Task instructions:
Each record should be copied exactly, and none of them omitted.

+++ Data extracts

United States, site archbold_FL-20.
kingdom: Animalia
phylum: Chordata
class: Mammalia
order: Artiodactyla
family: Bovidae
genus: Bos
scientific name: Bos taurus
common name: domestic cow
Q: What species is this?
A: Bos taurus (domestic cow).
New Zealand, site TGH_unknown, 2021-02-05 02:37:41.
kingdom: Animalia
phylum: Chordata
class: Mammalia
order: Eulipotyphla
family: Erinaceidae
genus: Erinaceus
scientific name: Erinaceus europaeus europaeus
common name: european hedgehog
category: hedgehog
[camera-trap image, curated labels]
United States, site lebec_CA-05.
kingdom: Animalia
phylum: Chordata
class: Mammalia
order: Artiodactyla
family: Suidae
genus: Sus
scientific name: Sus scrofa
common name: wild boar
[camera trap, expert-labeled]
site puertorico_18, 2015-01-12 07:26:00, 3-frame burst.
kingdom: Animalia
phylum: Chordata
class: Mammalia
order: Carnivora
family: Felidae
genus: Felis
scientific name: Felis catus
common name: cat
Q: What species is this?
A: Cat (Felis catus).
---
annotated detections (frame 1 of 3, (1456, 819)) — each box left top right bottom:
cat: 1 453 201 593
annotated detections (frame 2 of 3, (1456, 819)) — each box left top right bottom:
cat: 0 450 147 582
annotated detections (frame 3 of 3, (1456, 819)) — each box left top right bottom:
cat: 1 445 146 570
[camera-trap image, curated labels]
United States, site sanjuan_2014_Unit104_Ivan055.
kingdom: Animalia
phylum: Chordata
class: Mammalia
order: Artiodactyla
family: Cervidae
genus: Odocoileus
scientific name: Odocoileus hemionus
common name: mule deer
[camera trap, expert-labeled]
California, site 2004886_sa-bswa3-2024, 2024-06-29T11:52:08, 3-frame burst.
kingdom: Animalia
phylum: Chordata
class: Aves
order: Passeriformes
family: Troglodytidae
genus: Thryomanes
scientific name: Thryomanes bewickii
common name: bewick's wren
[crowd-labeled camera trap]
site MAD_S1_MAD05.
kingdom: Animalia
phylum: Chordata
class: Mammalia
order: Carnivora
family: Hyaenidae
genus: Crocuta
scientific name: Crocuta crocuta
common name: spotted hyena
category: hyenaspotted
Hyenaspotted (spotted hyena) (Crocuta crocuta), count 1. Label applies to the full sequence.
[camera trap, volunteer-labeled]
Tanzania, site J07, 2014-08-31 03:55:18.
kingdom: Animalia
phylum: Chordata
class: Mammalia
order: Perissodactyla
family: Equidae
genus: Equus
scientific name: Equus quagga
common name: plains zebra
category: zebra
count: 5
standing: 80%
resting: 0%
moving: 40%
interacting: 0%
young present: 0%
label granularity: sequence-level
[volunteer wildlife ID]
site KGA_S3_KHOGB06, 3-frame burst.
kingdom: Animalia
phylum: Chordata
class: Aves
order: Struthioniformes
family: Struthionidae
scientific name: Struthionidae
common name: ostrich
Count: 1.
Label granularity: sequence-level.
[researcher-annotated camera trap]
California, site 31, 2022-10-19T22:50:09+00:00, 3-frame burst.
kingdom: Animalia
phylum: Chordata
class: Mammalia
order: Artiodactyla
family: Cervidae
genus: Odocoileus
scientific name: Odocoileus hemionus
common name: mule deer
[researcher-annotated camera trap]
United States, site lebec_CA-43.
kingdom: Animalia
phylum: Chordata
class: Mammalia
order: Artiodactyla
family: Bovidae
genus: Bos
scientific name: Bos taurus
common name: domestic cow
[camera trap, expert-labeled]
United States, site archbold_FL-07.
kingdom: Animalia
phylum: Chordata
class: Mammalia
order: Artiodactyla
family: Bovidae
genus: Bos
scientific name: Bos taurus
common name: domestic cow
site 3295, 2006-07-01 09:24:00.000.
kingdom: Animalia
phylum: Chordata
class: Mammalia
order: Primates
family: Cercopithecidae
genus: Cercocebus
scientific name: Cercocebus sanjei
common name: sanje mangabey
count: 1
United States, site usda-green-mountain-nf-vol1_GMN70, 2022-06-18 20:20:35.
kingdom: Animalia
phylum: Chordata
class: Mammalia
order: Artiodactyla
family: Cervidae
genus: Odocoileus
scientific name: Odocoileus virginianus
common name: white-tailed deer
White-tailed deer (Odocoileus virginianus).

++++++

Output of the task:
United States, site archbold_FL-20.
kingdom: Animalia
phylum: Chordata
class: Mammalia
order: Artiodactyla
family: Bovidae
genus: Bos
scientific name: Bos taurus
common name: domestic cow
Q: What species is this?
A: Bos taurus (domestic cow).
New Zealand, site TGH_unknown, 2021-02-05 02:37:41.
kingdom: Animalia
phylum: Chordata
class: Mammalia
order: Eulipotyphla
family: Erinaceidae
genus: Erinaceus
scientific name: Erinaceus europaeus europaeus
common name: european hedgehog
category: hedgehog
[camera-trap image, curated labels]
United States, site lebec_CA-05.
kingdom: Animalia
phylum: Chordata
class: Mammalia
order: Artiodactyla
family: Suidae
genus: Sus
scientific name: Sus scrofa
common name: wild boar
[camera trap, expert-labeled]
site puertorico_18, 2015-01-12 07:26:00, 3-frame burst.
kingdom: Animalia
phylum: Chordata
class: Mammalia
order: Carnivora
family: Felidae
genus: Felis
scientific name: Felis catus
common name: cat
Q: What species is this?
A: Cat (Felis catus).
---
annotated detections (frame 1 of 3, (1456, 819)) — each box left top right bottom:
cat: 1 453 201 593
annotated detections (frame 2 of 3, (1456, 819)) — each box left top right bottom:
cat: 0 450 147 582
annotated detections (frame 3 of 3, (1456, 819)) — each box left top right bottom:
cat: 1 445 146 570
[camera-trap image, curated labels]
United States, site sanjuan_2014_Unit104_Ivan055.
kingdom: Animalia
phylum: Chordata
class: Mammalia
order: Artiodactyla
family: Cervidae
genus: Odocoileus
scientific name: Odocoileus hemionus
common name: mule deer
[camera trap, expert-labeled]
California, site 2004886_sa-bswa3-2024, 2024-06-29T11:52:08, 3-frame burst.
kingdom: Animalia
phylum: Chordata
class: Aves
order: Passeriformes
family: Troglodytidae
genus: Thryomanes
scientific name: Thryomanes bewickii
common name: bewick's wren
[crowd-labeled camera trap]
site MAD_S1_MAD05.
kingdom: Animalia
phylum: Chordata
class: Mammalia
order: Carnivora
family: Hyaenidae
genus: Crocuta
scientific name: Crocuta crocuta
common name: spotted hyena
category: hyenaspotted
Hyenaspotted (spotted hyena) (Crocuta crocuta), count 1. Label applies to the full sequence.
[camera trap, volunteer-labeled]
Tanzania, site J07, 2014-08-31 03:55:18.
kingdom: Animalia
phylum: Chordata
class: Mammalia
order: Perissodactyla
family: Equidae
genus: Equus
scientific name: Equus quagga
common name: plains zebra
category: zebra
count: 5
standing: 80%
resting: 0%
moving: 40%
interacting: 0%
young present: 0%
label granularity: sequence-level
[volunteer wildlife ID]
site KGA_S3_KHOGB06, 3-frame burst.
kingdom: Animalia
phylum: Chordata
class: Aves
order: Struthioniformes
family: Struthionidae
scientific name: Struthionidae
common name: ostrich
Count: 1.
Label granularity: sequence-level.
[researcher-annotated camera trap]
California, site 31, 2022-10-19T22:50:09+00:00, 3-frame burst.
kingdom: Animalia
phylum: Chordata
class: Mammalia
order: Artiodactyla
family: Cervidae
genus: Odocoileus
scientific name: Odocoileus hemionus
common name: mule deer
[researcher-annotated camera trap]
United States, site lebec_CA-43.
kingdom: Animalia
phylum: Chordata
class: Mammalia
order: Artiodactyla
family: Bovidae
genus: Bos
scientific name: Bos taurus
common name: domestic cow
[camera trap, expert-labeled]
United States, site archbold_FL-07.
kingdom: Animalia
phylum: Chordata
class: Mammalia
order: Artiodactyla
family: Bovidae
genus: Bos
scientific name: Bos taurus
common name: domestic cow
site 3295, 2006-07-01 09:24:00.000.
kingdom: Animalia
phylum: Chordata
class: Mammalia
order: Primates
family: Cercopithecidae
genus: Cercocebus
scientific name: Cercocebus sanjei
common name: sanje mangabey
count: 1
United States, site usda-green-mountain-nf-vol1_GMN70, 2022-06-18 20:20:35.
kingdom: Animalia
phylum: Chordata
class: Mammalia
order: Artiodactyla
family: Cervidae
genus: Odocoileus
scientific name: Odocoileus virginianus
common name: white-tailed deer
White-tailed deer (Odocoileus virginianus).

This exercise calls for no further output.